跳到主要内容

读取有错误的 CSV 文件

CSV 文件形态各异,其中不少会包含大量错误,导致“无损读取”本身就很困难。为帮助用户处理这类文件,Goose 提供了详细错误信息、跳过错误行能力,以及将错误行保存到临时表的功能,便于后续数据清洗。

结构性错误

Goose 支持检测并跳过多种结构性错误。本节将逐一说明并给出示例。 示例中使用如下表结构:

CREATE TABLE people (name VARCHAR, birth_date DATE);

Goose 可检测以下错误类型:

  • CAST: Casting errors occur when a column in the CSV file cannot be cast to the expected schema value. For example, the line Pedro,The 90s would cause an error since the string The 90s cannot be cast to a date.
  • MISSING COLUMNS: This error occurs if a line in the CSV file has fewer columns than expected. In our example, we expect two columns; therefore, a row with just one value, e.g., Pedro, would cause this error.
  • TOO MANY COLUMNS: This error occurs if a line in the CSV has more columns than expected. In our example, any line with more than two columns would cause this error, e.g., Pedro,01-01-1992,pdet.
  • UNQUOTED VALUE: Quoted values in CSV lines must always be unquoted at the end; if a quoted value remains quoted throughout, it will cause an error.
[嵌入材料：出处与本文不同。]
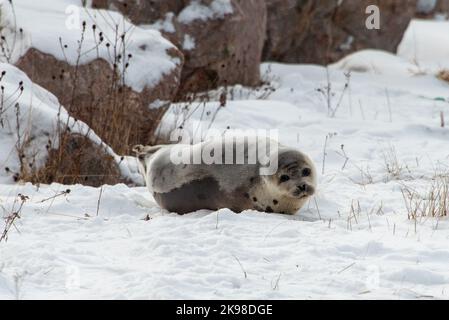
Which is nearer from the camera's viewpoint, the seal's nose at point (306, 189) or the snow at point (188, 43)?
the seal's nose at point (306, 189)

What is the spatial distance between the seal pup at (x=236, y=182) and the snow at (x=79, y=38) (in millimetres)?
2271

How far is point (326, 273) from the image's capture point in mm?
4004

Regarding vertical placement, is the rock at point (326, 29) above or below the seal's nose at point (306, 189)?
above

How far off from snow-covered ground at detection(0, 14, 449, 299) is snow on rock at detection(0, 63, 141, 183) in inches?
20.3

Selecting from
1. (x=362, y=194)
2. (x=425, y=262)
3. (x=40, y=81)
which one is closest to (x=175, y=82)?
(x=40, y=81)

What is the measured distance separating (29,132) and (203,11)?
4.36 metres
For example, assuming our scanner uses quote='"', the line "pedro"holanda, 01-01-1992 would present an unquoted value error.
  • LINE SIZE OVER MAXIMUM: Goose has a parameter that sets the maximum line size a CSV file can have, which by default is set to 2,097,152 bytes. Assuming our scanner is set to max_line_size = 25, the line Pedro Holanda, 01-01-1992 would produce an error, as it exceeds 25 bytes.
  • INVALID ENCODING: Goose supports UTF-8 strings, UTF-16 and Latin-1 encodings. Lines containing other characters will produce an error. For example, the line pedro\xff\xff, 01-01-1992 would be problematic.

CSV 错误信息结构

默认情况下,读取 CSV 时一旦遇到结构性错误,扫描器会立刻停止并将错误抛给用户。 这些错误信息会尽可能包含完整上下文,方便用户直接回到 CSV 文件定位问题。

以下是完整错误信息示例:

Conversion Error:
CSV Error on Line: 5648
Original Line: Pedro,The 90s
Error when converting column "birth_date". date field value out of range: "The 90s", expected format is (DD-MM-YYYY)
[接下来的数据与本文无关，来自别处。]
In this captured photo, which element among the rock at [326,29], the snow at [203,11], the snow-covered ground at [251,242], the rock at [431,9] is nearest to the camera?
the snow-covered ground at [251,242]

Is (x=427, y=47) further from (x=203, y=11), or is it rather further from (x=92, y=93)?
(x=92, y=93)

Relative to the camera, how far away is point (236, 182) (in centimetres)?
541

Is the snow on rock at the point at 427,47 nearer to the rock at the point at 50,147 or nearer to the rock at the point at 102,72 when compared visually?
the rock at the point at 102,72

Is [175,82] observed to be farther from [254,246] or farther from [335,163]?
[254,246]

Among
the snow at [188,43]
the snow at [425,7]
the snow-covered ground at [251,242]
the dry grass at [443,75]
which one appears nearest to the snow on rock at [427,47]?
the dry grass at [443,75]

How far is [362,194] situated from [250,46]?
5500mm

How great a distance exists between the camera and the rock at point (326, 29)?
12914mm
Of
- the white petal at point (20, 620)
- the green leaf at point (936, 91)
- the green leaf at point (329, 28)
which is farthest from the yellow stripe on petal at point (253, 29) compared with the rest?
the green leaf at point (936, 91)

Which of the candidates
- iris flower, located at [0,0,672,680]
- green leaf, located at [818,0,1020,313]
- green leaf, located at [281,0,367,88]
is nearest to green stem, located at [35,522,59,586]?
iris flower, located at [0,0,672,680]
Column date is being converted as type DATE
This type was auto-detected from the CSV file.
Possible solutions:
* Override the type for this column manually by setting the type explicitly, e.g., types={'birth_date': 'VARCHAR'}
* Set the sample size to a larger value to enable the auto-detection to scan more values, e.g., sample_size=-1
* Use a COPY statement to automatically derive types from an existing table.

file= people.csv
delimiter = , (Auto-Detected)
quote = " (Auto-Detected)
escape = " (Auto-Detected)
new_line = \r\n (Auto-Detected)
header = true (Auto-Detected)
skip_rows = 0 (Auto-Detected)
date_format = (DD-MM-YYYY) (Auto-Detected)
timestamp_format = (Auto-Detected)
null_padding=0
sample_size=20480
ignore_errors=false
all_varchar=0

第一段会告诉我们错误发生位置,包括行号、原始 CSV 行以及出问题的字段:

Conversion Error:
CSV Error on Line: 5648
Original Line: Pedro,The 90s
Error when converting column "birth_date". date field value out of range: "The 90s", expected format is (DD-MM-YYYY)

第二段会给出可能的解决方案:

Column date is being converted as type DATE
This type was auto-detected from the CSV file.
Possible solutions:
* Override the type for this column manually by setting the type explicitly, e.g., types={'birth_date': 'VARCHAR'}
* Set the sample size to a larger value to enable the auto-detection to scan more values, e.g., sample_size=-1
* Use a COPY statement to automatically derive types from an existing table.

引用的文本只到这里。